§ **Description of the task**
In the material below, rewrite the lines starting at the line containing "How far does" and ending at the line containing "5.69 metres", swapping "viewer" for "camera" and leaving everything else unchanged. Give only those lines.

§ **Exercise data**

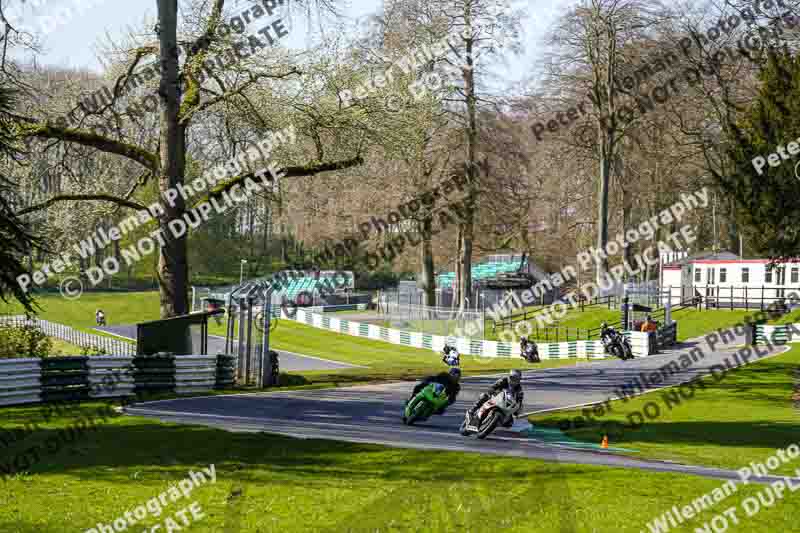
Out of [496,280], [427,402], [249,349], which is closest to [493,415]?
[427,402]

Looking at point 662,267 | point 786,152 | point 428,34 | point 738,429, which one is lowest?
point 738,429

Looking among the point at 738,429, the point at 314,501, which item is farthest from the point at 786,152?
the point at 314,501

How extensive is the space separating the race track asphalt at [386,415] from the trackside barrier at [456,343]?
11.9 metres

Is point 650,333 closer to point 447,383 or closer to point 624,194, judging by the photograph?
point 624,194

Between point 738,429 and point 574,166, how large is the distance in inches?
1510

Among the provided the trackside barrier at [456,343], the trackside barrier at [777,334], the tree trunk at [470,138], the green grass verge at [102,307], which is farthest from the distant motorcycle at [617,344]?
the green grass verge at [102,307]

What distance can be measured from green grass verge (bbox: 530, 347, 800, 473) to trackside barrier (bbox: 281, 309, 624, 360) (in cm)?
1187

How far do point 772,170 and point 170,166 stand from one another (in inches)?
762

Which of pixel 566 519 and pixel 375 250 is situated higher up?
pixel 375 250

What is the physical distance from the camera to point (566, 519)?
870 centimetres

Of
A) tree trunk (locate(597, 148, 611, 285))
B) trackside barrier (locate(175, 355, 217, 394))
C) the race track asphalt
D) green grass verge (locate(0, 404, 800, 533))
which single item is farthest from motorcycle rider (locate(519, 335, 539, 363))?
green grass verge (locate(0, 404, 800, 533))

...

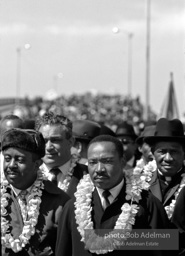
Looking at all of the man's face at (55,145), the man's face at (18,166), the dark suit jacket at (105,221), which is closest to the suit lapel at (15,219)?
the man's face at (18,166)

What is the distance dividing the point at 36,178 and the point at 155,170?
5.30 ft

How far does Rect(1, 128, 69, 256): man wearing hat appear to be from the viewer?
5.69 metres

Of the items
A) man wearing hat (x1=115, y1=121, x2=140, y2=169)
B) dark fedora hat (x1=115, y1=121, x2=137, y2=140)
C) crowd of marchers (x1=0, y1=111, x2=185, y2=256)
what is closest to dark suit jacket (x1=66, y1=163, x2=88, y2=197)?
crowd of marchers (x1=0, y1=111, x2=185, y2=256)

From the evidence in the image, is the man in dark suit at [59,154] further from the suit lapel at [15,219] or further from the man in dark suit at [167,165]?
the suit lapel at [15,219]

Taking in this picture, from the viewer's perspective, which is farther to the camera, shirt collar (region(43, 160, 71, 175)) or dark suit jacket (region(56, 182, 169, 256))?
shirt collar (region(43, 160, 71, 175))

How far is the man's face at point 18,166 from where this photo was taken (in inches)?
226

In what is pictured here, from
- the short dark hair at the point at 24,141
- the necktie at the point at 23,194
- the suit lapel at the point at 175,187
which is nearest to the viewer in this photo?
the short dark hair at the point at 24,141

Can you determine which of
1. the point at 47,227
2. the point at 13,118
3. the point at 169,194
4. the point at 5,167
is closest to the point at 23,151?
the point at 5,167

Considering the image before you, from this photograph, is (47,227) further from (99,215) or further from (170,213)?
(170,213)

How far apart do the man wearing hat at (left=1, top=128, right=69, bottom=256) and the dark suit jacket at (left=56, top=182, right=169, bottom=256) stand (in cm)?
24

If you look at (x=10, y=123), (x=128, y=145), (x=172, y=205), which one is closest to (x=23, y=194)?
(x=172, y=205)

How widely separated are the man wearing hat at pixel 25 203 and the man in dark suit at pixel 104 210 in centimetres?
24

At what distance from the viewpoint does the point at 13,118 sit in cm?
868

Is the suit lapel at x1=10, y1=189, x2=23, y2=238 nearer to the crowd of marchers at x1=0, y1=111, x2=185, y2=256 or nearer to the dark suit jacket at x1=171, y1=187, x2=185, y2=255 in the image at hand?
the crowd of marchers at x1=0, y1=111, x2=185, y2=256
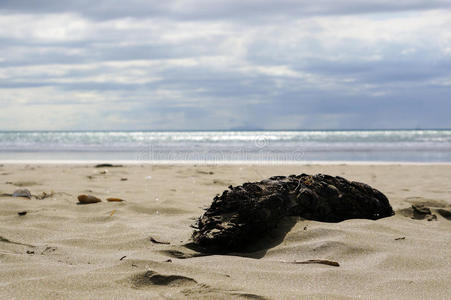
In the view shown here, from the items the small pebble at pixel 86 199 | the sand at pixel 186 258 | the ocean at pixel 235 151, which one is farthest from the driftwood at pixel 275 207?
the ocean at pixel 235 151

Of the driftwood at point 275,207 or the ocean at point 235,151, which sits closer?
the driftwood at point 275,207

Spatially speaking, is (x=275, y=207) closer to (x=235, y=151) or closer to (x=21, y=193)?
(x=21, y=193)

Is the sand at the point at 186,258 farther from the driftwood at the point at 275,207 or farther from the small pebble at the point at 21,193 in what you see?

--

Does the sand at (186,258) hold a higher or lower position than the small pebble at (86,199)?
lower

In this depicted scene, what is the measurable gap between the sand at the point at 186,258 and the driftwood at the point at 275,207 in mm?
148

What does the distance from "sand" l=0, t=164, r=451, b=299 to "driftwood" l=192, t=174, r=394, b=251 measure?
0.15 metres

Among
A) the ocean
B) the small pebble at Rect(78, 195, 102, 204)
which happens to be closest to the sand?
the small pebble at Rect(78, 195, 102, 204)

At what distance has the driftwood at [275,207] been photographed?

§ **The reply**
How far does Rect(1, 128, 69, 256): man wearing hat appear to be from the camera?
5.69 metres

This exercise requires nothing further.